Unified School Board Member Likens City to 'Deadbeat Dad'

Unified School Board Member Likens City to 'Deadbeat Dad'

He's had enough. Now a Unified School Board member is sounding off, calling the City of Memphis a "deadbeat dad" over its delay in paying city schools a nearly $60 million court-ordered judgment.
MEMPHIS, TN (abc24.com) - He's had enough. Now a Unified School Board member is sounding off, calling the City of Memphis a "deadbeat dad" over its delay in paying city schools a nearly $60 million court-ordered judgment.

"A deadbeat dad can be put in jail, he can have his wages garnished, the City of Memphis can apparently go scot-free," said Kenneth Whalum, Jr.

In a letter sent to Mayor A C Wharton on Thursday, MCS Superintendent Dorsey Hopson implores the City to settle the $57.4 million judgment.

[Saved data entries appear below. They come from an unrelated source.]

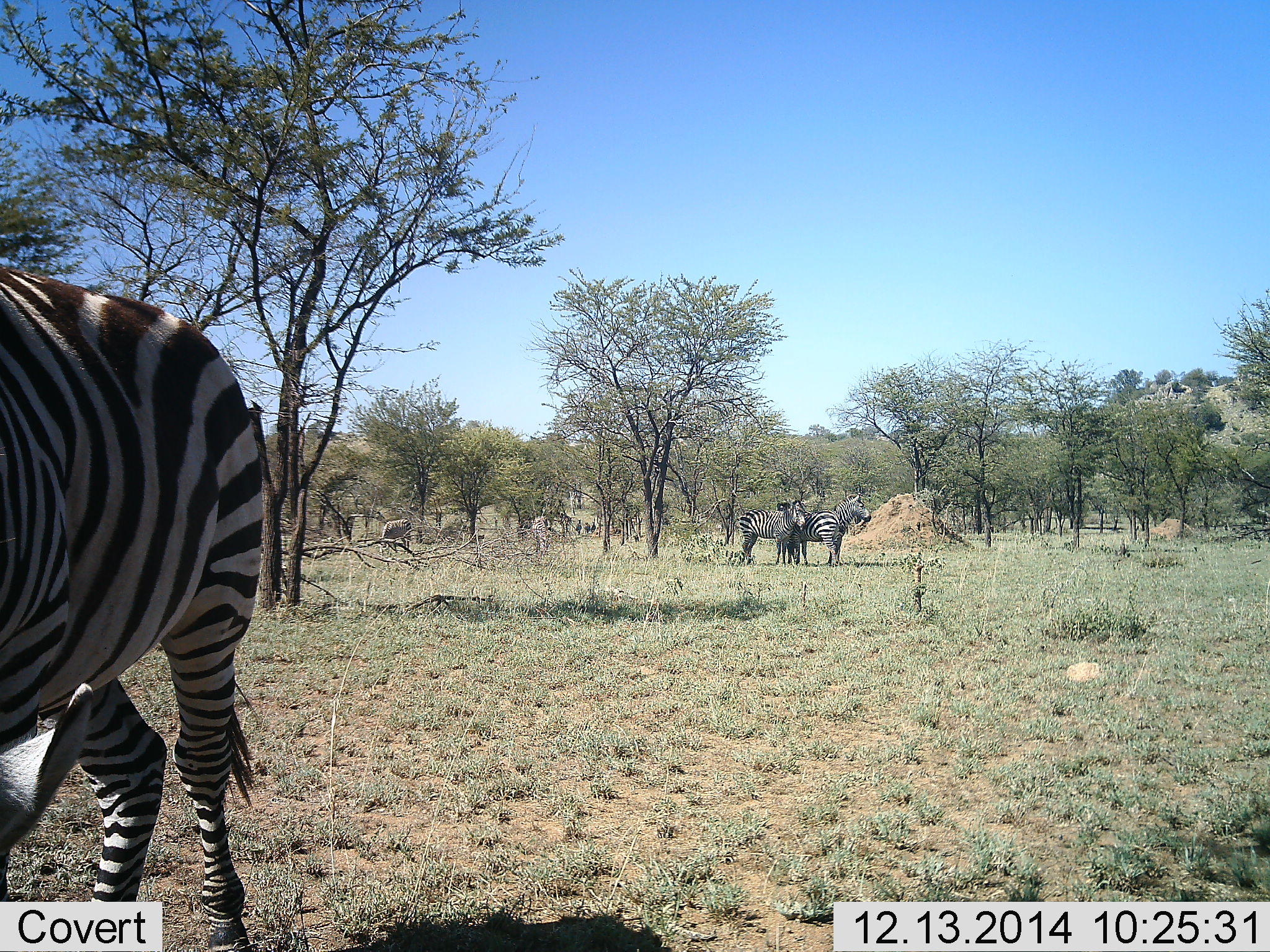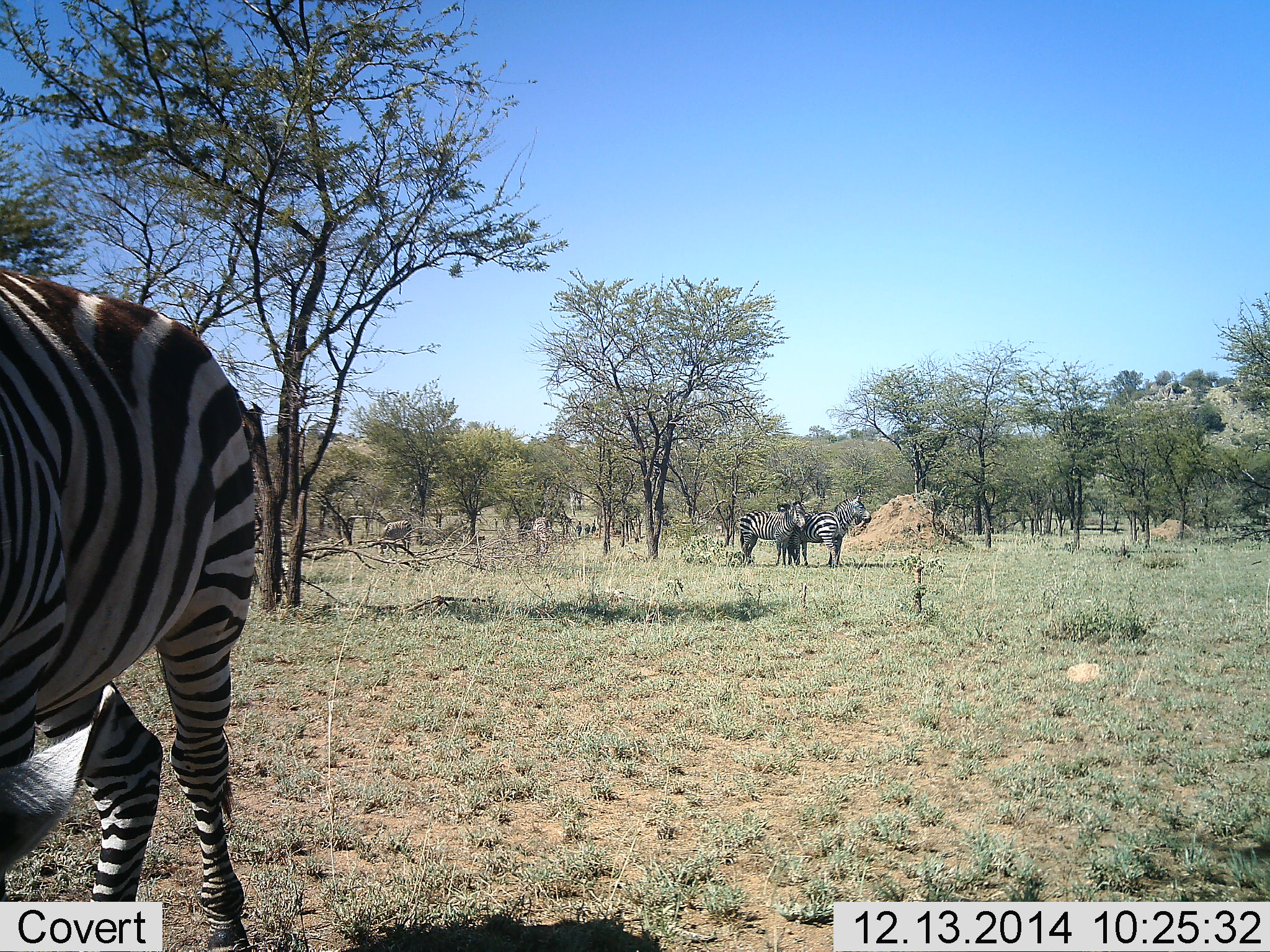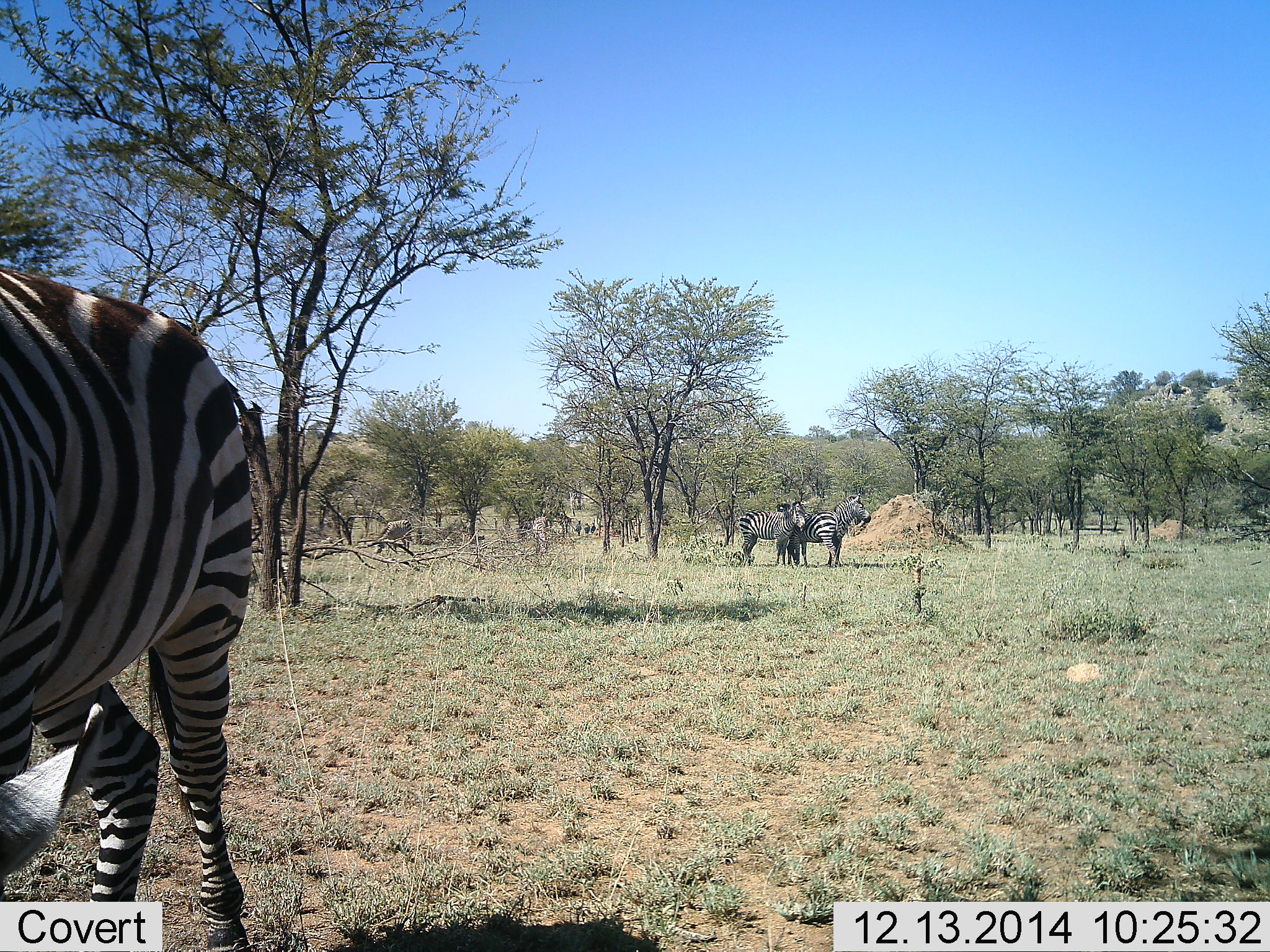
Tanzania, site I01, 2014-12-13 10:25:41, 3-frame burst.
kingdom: Animalia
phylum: Chordata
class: Mammalia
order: Perissodactyla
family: Equidae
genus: Equus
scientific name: Equus quagga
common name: plains zebra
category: zebra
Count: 3.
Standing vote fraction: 90%.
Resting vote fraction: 10%.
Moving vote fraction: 30%.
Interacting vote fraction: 0%.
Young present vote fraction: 0%.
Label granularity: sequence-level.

"We still face a budget shortfall of $65 to $80 million dollars," Hopson writes. "Given our fiscal outlook, a resolution of MCS' judgment against the City has never been more critical."

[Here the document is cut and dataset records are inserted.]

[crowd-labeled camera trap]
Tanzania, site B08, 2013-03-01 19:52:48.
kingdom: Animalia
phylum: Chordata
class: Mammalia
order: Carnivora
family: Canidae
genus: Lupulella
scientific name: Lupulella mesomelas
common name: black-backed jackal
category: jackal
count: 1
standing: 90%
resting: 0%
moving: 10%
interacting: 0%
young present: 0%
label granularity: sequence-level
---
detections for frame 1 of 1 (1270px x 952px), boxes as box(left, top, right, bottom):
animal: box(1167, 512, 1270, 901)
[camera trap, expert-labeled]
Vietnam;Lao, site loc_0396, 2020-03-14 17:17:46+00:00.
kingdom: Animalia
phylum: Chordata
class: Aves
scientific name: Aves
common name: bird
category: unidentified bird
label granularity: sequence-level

The news only got more dire on Thursday. Last month, the Unified School Board voted to ask the Shelby County Commission for an additional $145 million.

"We have been advised that we can only expect to receive around $5 million dollars in additional revenue from the County Commission," Hopson writes to Mayor Wharton.

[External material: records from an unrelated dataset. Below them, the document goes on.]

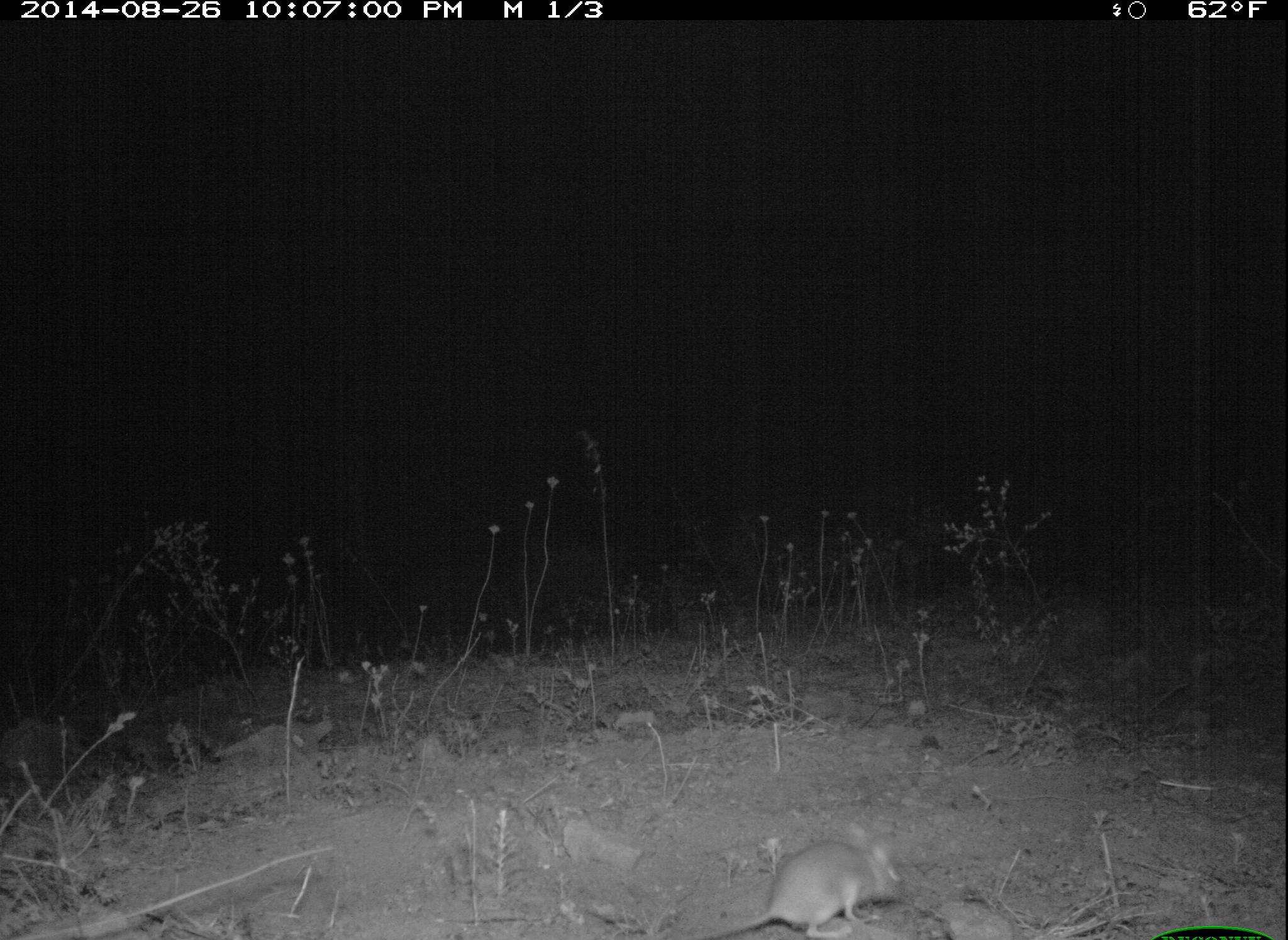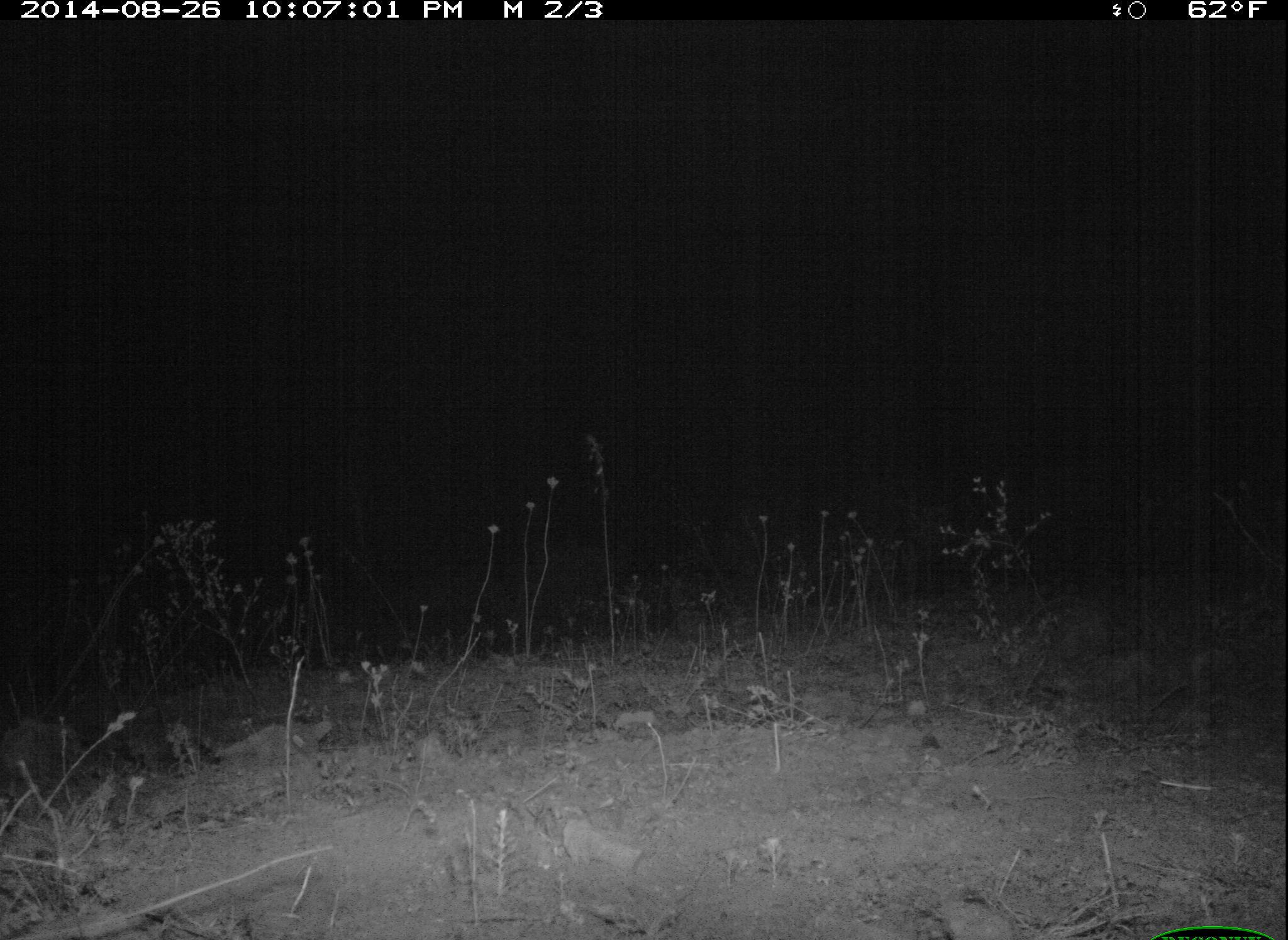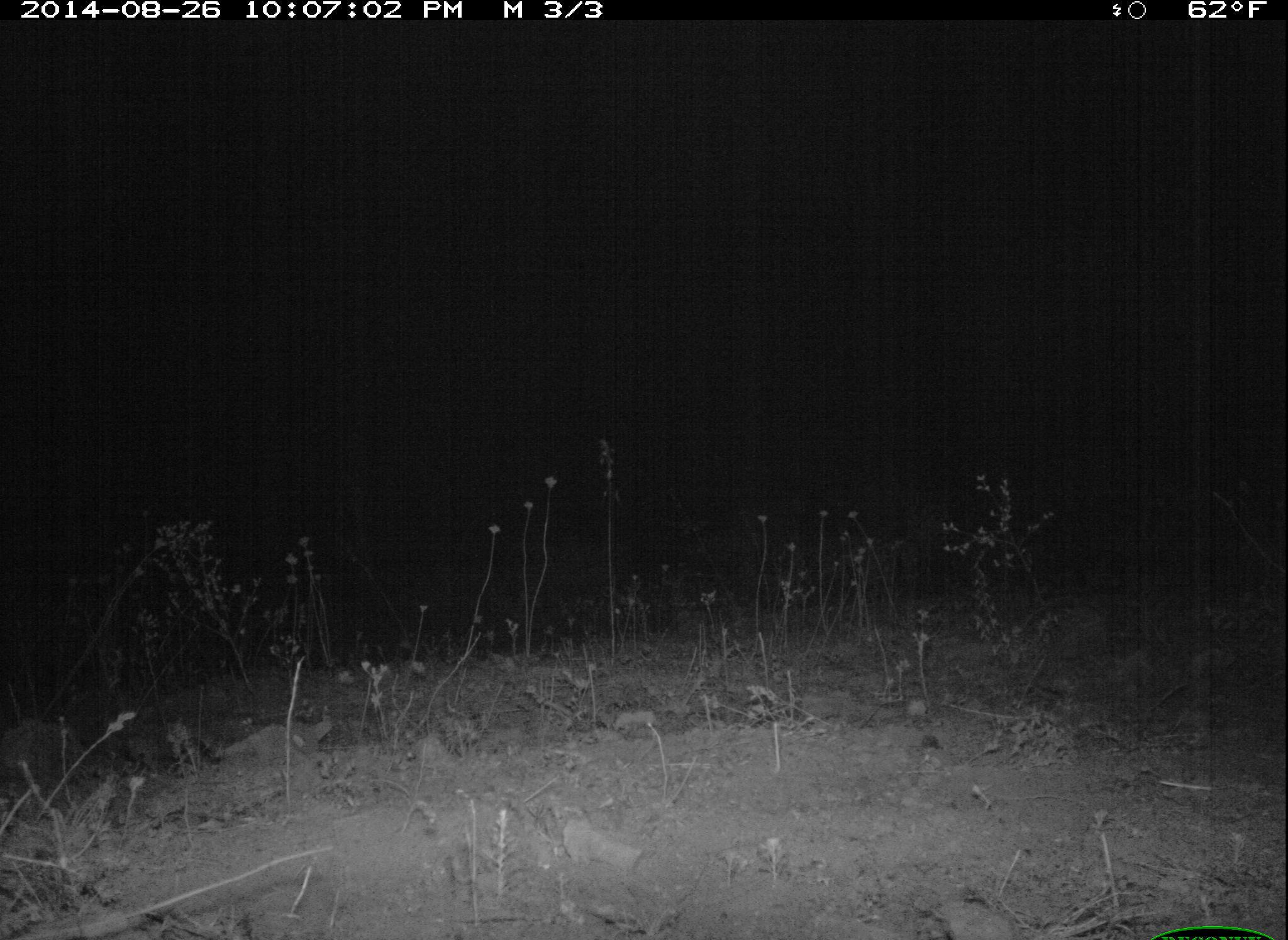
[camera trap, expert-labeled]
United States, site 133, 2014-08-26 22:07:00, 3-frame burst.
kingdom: Animalia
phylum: Chordata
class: Mammalia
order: Rodentia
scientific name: Rodentia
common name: rodent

"We were thinking 30 or 40 or even more, but as it turns out, the re-appraisal is costing us so much, most of the resources we have vote-wise is going to be spent taking care of that," said Commission Chairman Mike Ritz.

"It is pretty minimal, it is very bleak, incredibly bleak," he added. "There is only about 5 million dollars of new money available for the schools."

In his letter to Mayor Wharton, Superintendent Hopson proposes a payment plan over the next three years.

"We are certainly open to discussing these and other issues as part of any settlement negotiations," he writes.

"It would be really good if we could get that resolved, it would really pull us out of a deep hole," said Shelby County Mayor Mark Luttrell. "I think it is in the realm of possibility, I would hope that they would do that, it would fill a big hole if we could get that settled."

The news was almost too much to bear for Vicky Duvall, a mother of Shelby County students.

"It is very scary, very scary," she said. "I am going to be home-schooling next year, because the change is just too much."